*TASKS AND EXERCISES*
1 – From the Neoteris article, copy the passage from "Netscape co-founders reunite" to "at Netscape Communications.".
2 – According to the Neoteris article, how does the start-up say it can save companies money? Answer in one to three sentences.

Netscape co-founders reunite in Silicon Valley startup

By Michael Liedtke AP Business Writer
Monday November 05, 2001

SAN FRANCISCO – After stumbling through the dot-com debacle, Web browser pioneer Jim Clark is teaming up with old partner Jim Barksdale again, trying to recapture the success they enjoyed in their heyday at Netscape Communications. 

Clark and Barksdale are reuniting as the lead investors in Neoteris – a Greco-Roman word meaning “new territory.” The Sunnyvale start-up, which is being run by one of Clark’s most trusted lieutenants, says it can save companies money by giving their employees and suppliers access to corporate networks through Web browsers instead of more elaborate Virtual Private Networks, or VPNs. 

After spending 18 months developing its technology, Neoteris is unveiling its product line Monday. 

Neoteris is “a nice alternative to the supreme headaches you get from using VPNs,” Clark said during an interview last week. “This may not be a pioneering market, but it’s going to be an instant market that grows rapidly.”

*AVAILABLE DATA*
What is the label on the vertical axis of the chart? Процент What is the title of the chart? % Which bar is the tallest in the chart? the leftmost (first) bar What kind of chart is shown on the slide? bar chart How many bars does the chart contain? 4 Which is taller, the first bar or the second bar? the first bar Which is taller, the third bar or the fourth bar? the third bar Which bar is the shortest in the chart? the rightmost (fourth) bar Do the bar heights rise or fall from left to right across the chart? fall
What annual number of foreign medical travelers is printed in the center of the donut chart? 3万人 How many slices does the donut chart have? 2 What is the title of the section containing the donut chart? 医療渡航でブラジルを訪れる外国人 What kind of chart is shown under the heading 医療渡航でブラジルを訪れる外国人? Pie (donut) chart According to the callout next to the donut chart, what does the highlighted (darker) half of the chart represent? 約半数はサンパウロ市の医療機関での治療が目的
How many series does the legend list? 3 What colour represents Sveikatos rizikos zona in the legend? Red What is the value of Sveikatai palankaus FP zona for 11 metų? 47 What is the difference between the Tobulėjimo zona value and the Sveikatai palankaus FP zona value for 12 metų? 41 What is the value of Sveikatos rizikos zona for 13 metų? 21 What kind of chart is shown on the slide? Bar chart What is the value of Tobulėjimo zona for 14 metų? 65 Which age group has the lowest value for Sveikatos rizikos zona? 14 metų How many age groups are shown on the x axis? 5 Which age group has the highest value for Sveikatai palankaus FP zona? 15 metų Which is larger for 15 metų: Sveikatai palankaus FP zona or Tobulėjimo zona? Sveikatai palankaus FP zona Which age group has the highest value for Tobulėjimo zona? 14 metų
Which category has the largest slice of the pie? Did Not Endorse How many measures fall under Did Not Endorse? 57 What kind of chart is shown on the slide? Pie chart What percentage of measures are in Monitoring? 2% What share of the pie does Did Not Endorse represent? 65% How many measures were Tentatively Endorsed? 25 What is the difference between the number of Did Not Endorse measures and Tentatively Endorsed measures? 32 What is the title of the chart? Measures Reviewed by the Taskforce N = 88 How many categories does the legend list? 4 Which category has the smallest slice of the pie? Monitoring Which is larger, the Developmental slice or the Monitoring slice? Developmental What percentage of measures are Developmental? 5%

*ANSWERS GIVEN*
1 –
Netscape co-founders reunite in Silicon Valley startup

By Michael Liedtke AP Business Writer
Monday November 05, 2001

SAN FRANCISCO – After stumbling through the dot-com debacle, Web browser pioneer Jim Clark is teaming up with old partner Jim Barksdale again, trying to recapture the success they enjoyed in their heyday at Netscape Communications.

2 – Neoteris says it can save companies money by giving their employees and suppliers access to corporate networks through Web browsers. This replaces more elaborate Virtual Private Networks, or VPNs, which Clark calls a source of "supreme headaches."